Pero Arthur se había ido. Momentos después Alfred lo oyó cerrar la puerta del baño y comenzar a correr la ducha. Decidió no pelear por ahora; quizás si Arthur viera lo bueno y obediente que era capaz de ser, entonces lo desataría.
Aún así sabía que Arthur no era estúpido. Probablemente sabía que Alfred planeaba volver al Otro Mundo una vez más; y tenía un supra humano sentido del olfato y seguramente estaba perfectamente al tanto de que Gilbert había estado en la casa. Alfred supuso que no lo podía culpar por ser cuidadoso, no después de la noche anterior.
Pero era muy maleducado de su parte el atarlo mientras dormía; casi tan maleducado como matarlo y cortarle la cabeza.
Arthur volvió vistiendo pantalones grises bien planchados y un suéter color borgoña con cuello en v sobre una camisa y una corbata.
"Eres el vampiro más temible que he visto," dijo Alfred con rostro inexpresivo.

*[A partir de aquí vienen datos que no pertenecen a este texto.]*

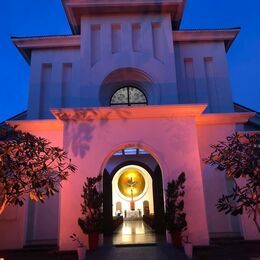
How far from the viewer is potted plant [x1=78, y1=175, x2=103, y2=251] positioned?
8.23 meters

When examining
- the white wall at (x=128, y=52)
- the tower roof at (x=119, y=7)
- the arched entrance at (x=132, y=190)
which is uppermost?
the tower roof at (x=119, y=7)

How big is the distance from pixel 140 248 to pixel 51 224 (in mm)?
3770

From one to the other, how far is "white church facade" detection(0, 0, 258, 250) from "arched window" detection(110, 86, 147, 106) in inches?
1.9

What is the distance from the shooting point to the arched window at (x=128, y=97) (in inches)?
505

"No todos vestimos capas de terciopelo y esmoquin," respondió Arthur fríamente, yendo hacia el armario por su abrigo. "Mezclarse es una manera de sobrevivir. Además, hace frío afuera en esta época del año."

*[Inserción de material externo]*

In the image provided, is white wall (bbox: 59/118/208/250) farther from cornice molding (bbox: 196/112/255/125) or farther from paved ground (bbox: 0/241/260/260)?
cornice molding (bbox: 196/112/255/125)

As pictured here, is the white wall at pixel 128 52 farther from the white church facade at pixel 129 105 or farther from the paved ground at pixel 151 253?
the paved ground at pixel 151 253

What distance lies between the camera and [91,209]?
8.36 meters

"¿Qué le pasó al abrigo que vestías anoche? ¿El gris?"
Arthur se detuvo. Alfred lo miró con cuidado.
"Es mío," dijo después de un rato, determinado a hacer al vampiro hablar. "Sé que lo es. ¿Por qué lo vestías? Sé que te di la chaqueta de bombardero- pero no te di eso."
(Aunque quizás sí lo había hecho. No podía recordarlo.)
"Me llevó hacia a ti," dijo Arthur eventualmente. "Así es como fui capaz de encontrarte ayer en la noche."
"No estaba al tanto de que los abrigos tuvieran esas propiedades mágicas."
"Es porque lo estabas vistiendo cuando moriste." Arthur se deslizó pasando de la cama, hacia la puerta. "Debo irme. Te veré luego."
"¡Espera!" Alfred jaló furiosamente de sus ataduras mientras el vampiro dejaba la habitación. "Arthur, ¡No puedes volver a salir! ¡Es peligroso! ¡Después de anoche probablemente estén esperando por ti!"
"Puedo cuidarme solo, gracias." Arthur le envió última mirada fulminante. "Buenas tardes."
Alfred se sacudió con rabia en la cabecera. "Arthur, ¡No te atrevas a dejarme aquí! ¡Vuelve y desátame! ¡Arthur!"
Arthur no lo hizo. Alfred escuchó la puerta principal cerrándose momentos después y comenzó a maldecir, llamando a Arthur de distintas formas bajo el sol- que no hacía mucho para ayudarlo en su situación, pero lo hizo sentirse un poco mejor.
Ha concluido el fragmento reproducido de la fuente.